Pandoc is a popular utility for converting markup file formats and can also power publishing workflows. It has been around for quite some time and it’s capabilities now extend far beyond approximate document format conversion1.
This article will explain how Pandoc can be used to convert some documents while altering the structure and formatting at the same time. LaTex is then used to create polished PDF documents without any additional manual editing of LaTex markup.
Pandoc needs to be installed2 and XeTex is also required3. Most of the LaTex covered is not specific to XeTex and will work fine with pdftex (also installed with XeTex).

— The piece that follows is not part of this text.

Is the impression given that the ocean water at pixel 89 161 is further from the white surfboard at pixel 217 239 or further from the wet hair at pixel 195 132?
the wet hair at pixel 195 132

Throughout we’ll be assuming that the source document is markdown (.md
). Depending on the input document format, certain Pandoc features are not available. For example, the way of passing in LaTex commands described later doesn’t work when using ODT documents as a source4.
Some knowledge of LaTex and to an extent Pandoc would be useful. This useful article introduced me to Pandoc.
In order to use Pandoc to it’s full potential we need to learn how it works and how we can get involved in that process.
Pandoc essentially reads the input file and parses it, extracting elements it wants (headings, text) and ignoring what it doesn’t (certain styling information, format specific metadata). These elements are then stored in the Pandoc native format. This is an intermediary format used only inside Pandoc. An example follows:
[Header 1 ("i-am-a-level-1-header",[],[]) [Str "I",Space,Str "am",Space,Str "a",Space,Str "level",Space,Str "1",Space,Str "header"]
,Header 2 ("im-a-level-2-header",[],[]) [Str "I\8217m",Space,Str "a",Space,Str "level",Space,Str "2",Space,Str "header"]
,Para [Str "This",Space,Str "is",Space,Str "a",Space,Str "sentence.",Space,Str "Here\8217s",Space,Str "some",Space,Code ("",[],[]) "inline code",Str ".",Space,Str "This",Space,Str "could",Space,Str "be",Space,Str "a",Space,Str "paragraph."]]
Conversion to the output format is done by taking a template for that format and adding in the information stored in the native format. Depending on the targetted output format, a template can be optional. E.g. for HTML the default approach is to create just text and markup without the headers required for a stand-alone page.
For PDF output, the Pandoc native representation is first converted to LaTex with a default template. This Tex is then converted to PDF with pdftex (the default) or other engines (XeLaTex).
When converting to PDF from any format5 the results will use the default LaTex style for ‘article’ and a paper size of US Letter. To customize this a YAML metadata file can be included6 (when converting from markdown, this can instead be included in the source file). A file doesn’t need to be used for simple options - they can be passed on the command line (using -M KEY [=VAL]
). Although not documented officially, passing multiple values to the same key does not appear to work on the command line, the rest of this article assumes a metadata file is used.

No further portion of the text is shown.